My Ruby is having trouble learning stay. She is 13 weeks old. I tried to slowly introduce the command - very little to no initial distance and brief duration. Somehow she has developed an understanding of "stay" as "walk away from me." Obviously, that's near opposite of what I want. Any ideas how to correct? Should I start over with a new command word and hand motion?


----------



## Oquirrh the V (Jun 24, 2011)

GLHF said:


> Somehow she has developed an understanding of "stay" as "walk away from me."

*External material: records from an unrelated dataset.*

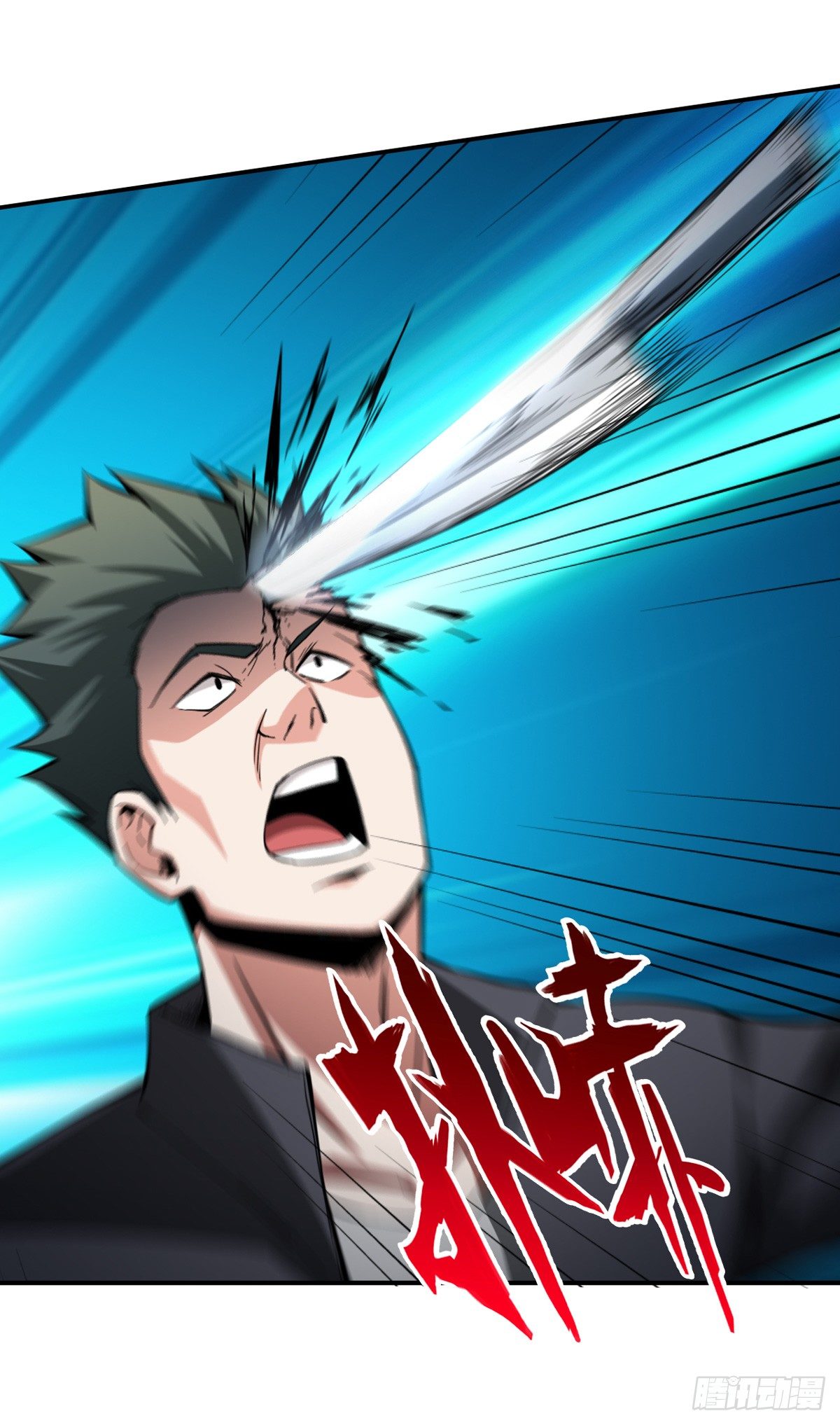 Page 19 of Chapter 10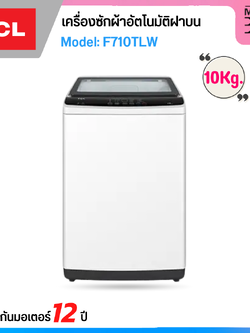 TCL เครื่องซักผ้าฝาบน 10 กก. รุ่น F710TLW ขนาด 10 Kg. สีขาว White ฝาครอบกระจกนิรภัย ปรับสมดุลถังอัตโนมัติ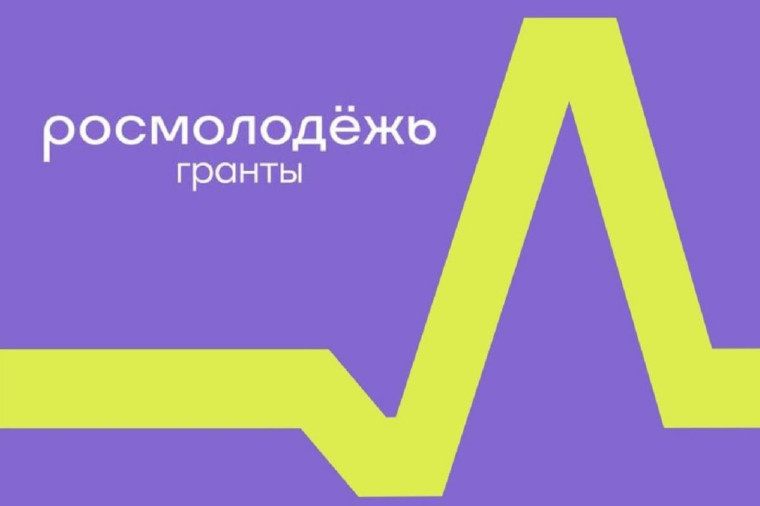 Более 2,5 миллионов рублей выиграли вологжане по итогам второго сезона конкурса Росмолодёжь.Гранты. Более 2,5 миллионов рублей выиграли вологжане по итогам второго сезона конкурса Росмолодёжь.Гранты.
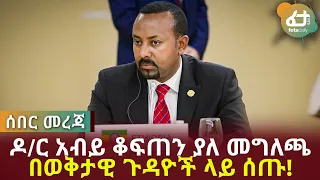 Ethiopia ሰበር መረጃ ዶ/ር አብይ ቆፍጠን ያለ መግለጫ በወቅታዊ ጉዳዮች ላይ!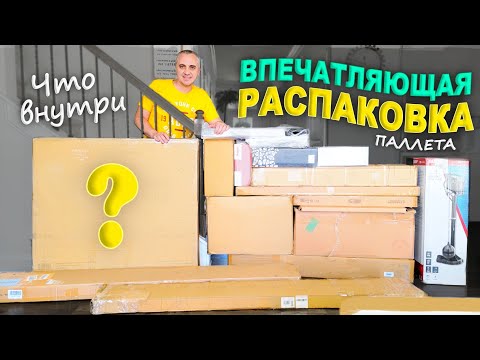 Видео: Много хороших и нужных находок для семьи / Распаковка на радость детям / Открываем паллет в США ВЛОГ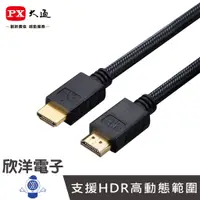 在飛比找蝦皮商城優惠-PX大通 HDMI 2.0 高清影音線 4K60Hz 特級高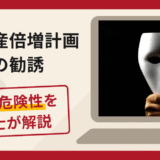 慈善資産倍増計画への勧誘は詐欺？口コミ・評判と返金対策を弁護士が解説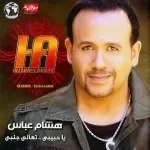 يا حبيبى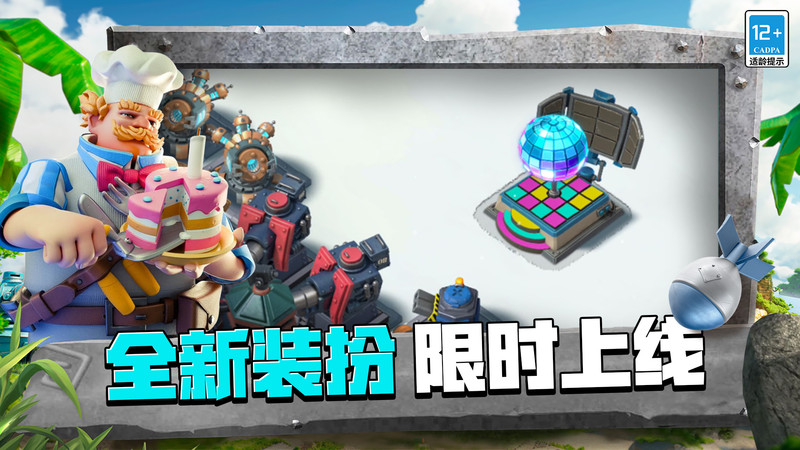 海岛奇兵红包版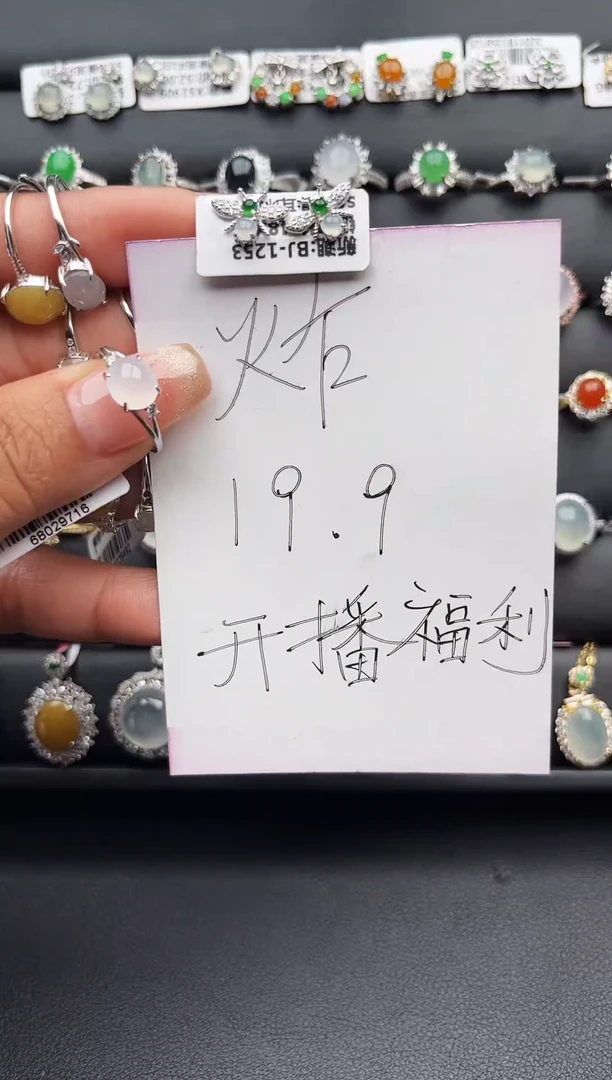 【闪购商品】翡翠戒指银S925镶嵌缅甸天然A货翡翠S925银镶嵌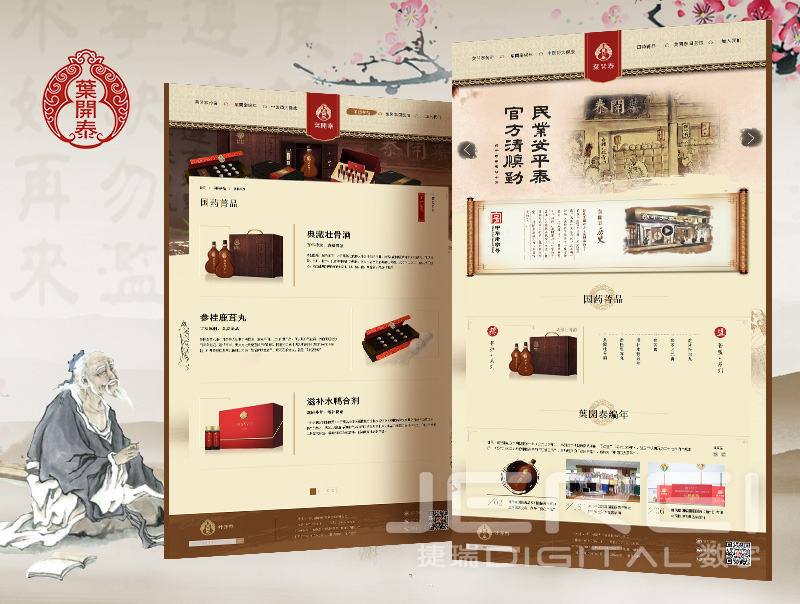 叶开泰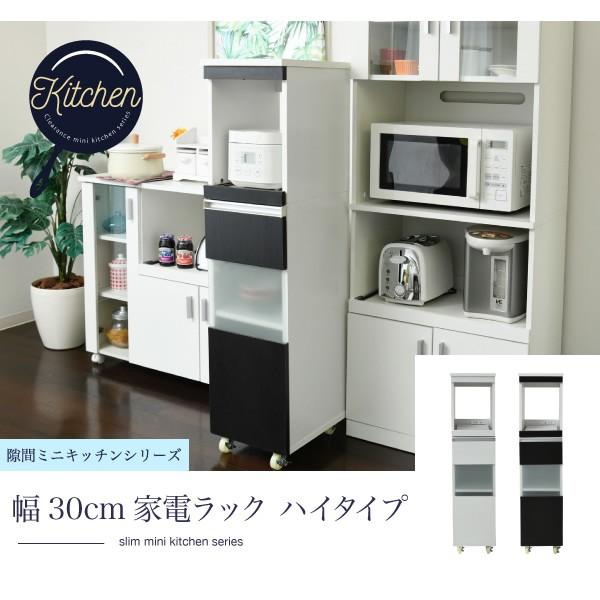 キッチンラック 隙間収納 ラック 幅30 高さ127 奥行40 スリム キャスター コンセント おしゃれ/srmの画像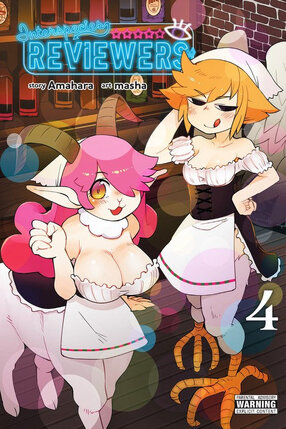 Interspecies Reviewers vol 04 GN Manga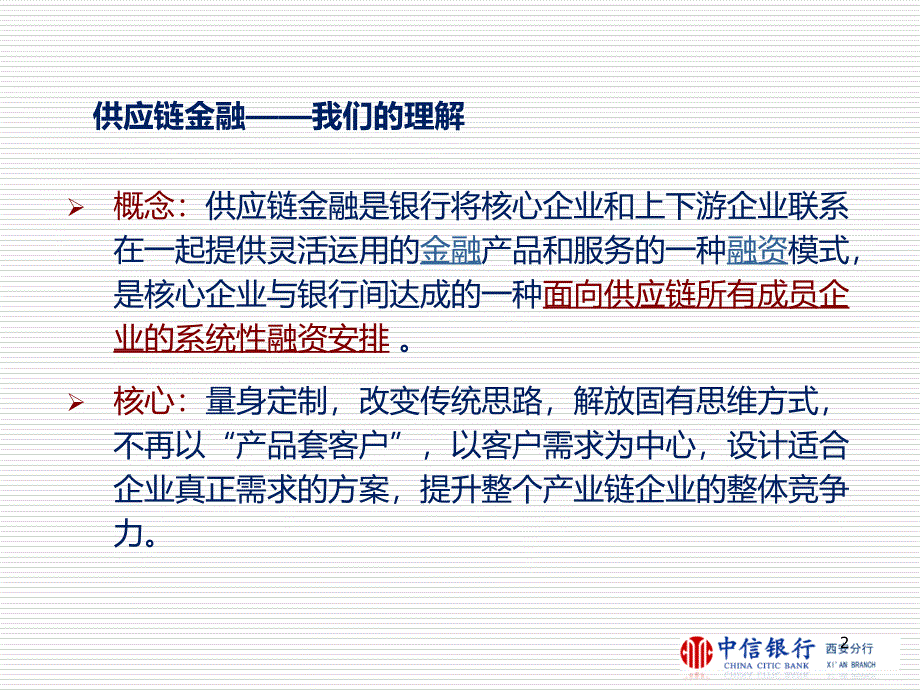 银行供应链金融业务简析讲义_第3页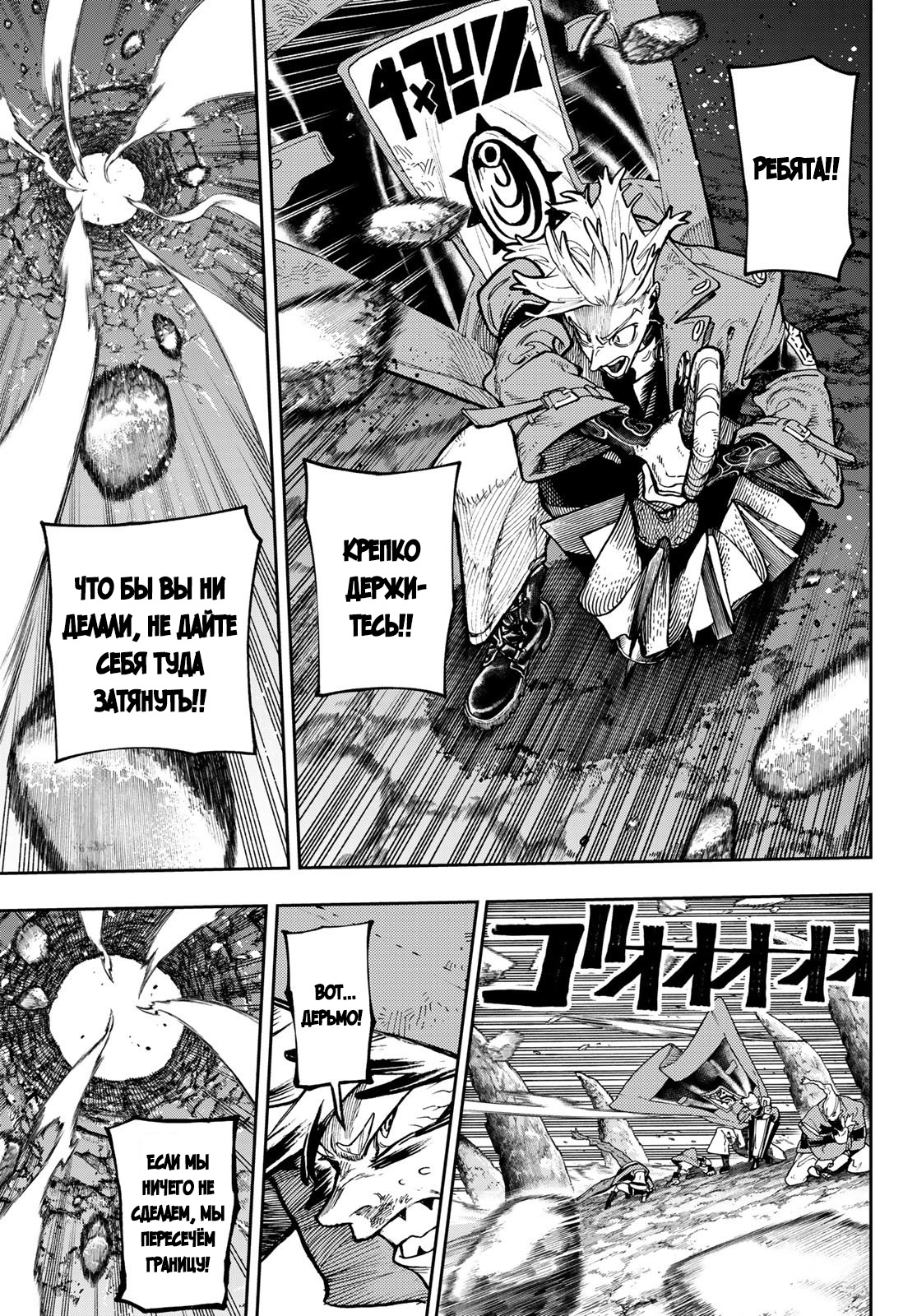 Read Gachiakuta RU Manga Online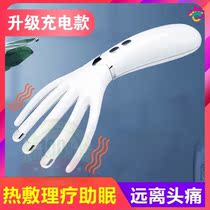 Head Massager Morometer Meridians Dredging the Divine Instrumental Comb Scalp Care Instrument Acupoint Electric Hand-held Sleep Aid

That made me laugh. 13 weeks, she's still a baby. Take it slow with her. She will catch on. Do you turn your back when you walk away from her? I use a flat palm, fingers down hand motion; I put my palm in front of Oquirrh's face and say, "stay". In the beginning, don't turn your back to her, just take a few steps backwards. If she stays, walk back to her and treat her. As she gets better you can start using a release command and have her come to you for the treat. And then also start working on distance and turning your back on her, walking around her and/or leaving the room.


----------



## chrispycrunch (May 11, 2012)

You might be trying to go too far too soon.

These may be helpful

http://www.youtube.com/watch?v=2qEIvg_K3Wk

http://www.youtube.com/watch?v=rzO2d4es28w


----------



## hobbsy1010 (Jun 4, 2011)

Hi GLHF,

She's still very young and like small children her attention span at this age is very short.
Try and keep the lessons to short bursts of fun related exercises
If you can get her to sit at this early age, possibly treat orientated try an extension on sit In the way of sit & stay.
Take a few steps away from her, then returning to her if still in the seated position praise and treat if the sit position is held.
You may be able to expand the distance you walk away from her with a bit of patience and practice! 
It may also help to try these exercises indoors for a while, as outdoors ( back yard) holds a whole new world at this age with plenty of distractions for a young pup.
I'm sure if you persevere, you will surprise yourself and see some results soon 
Hope this helps 

Hobbsy


----------



## datacan (May 15, 2011)

13 weeks, I'd just play train with her and forget about consistency. 
There is lots of time later once their matures a little. They are very food motivated, but learn visually - place oriented.


----------



## harrigab (Aug 21, 2011)

as others have said really. Consistency and patience are the key, small distances first using treats, rewards, praise when she does stay.


----------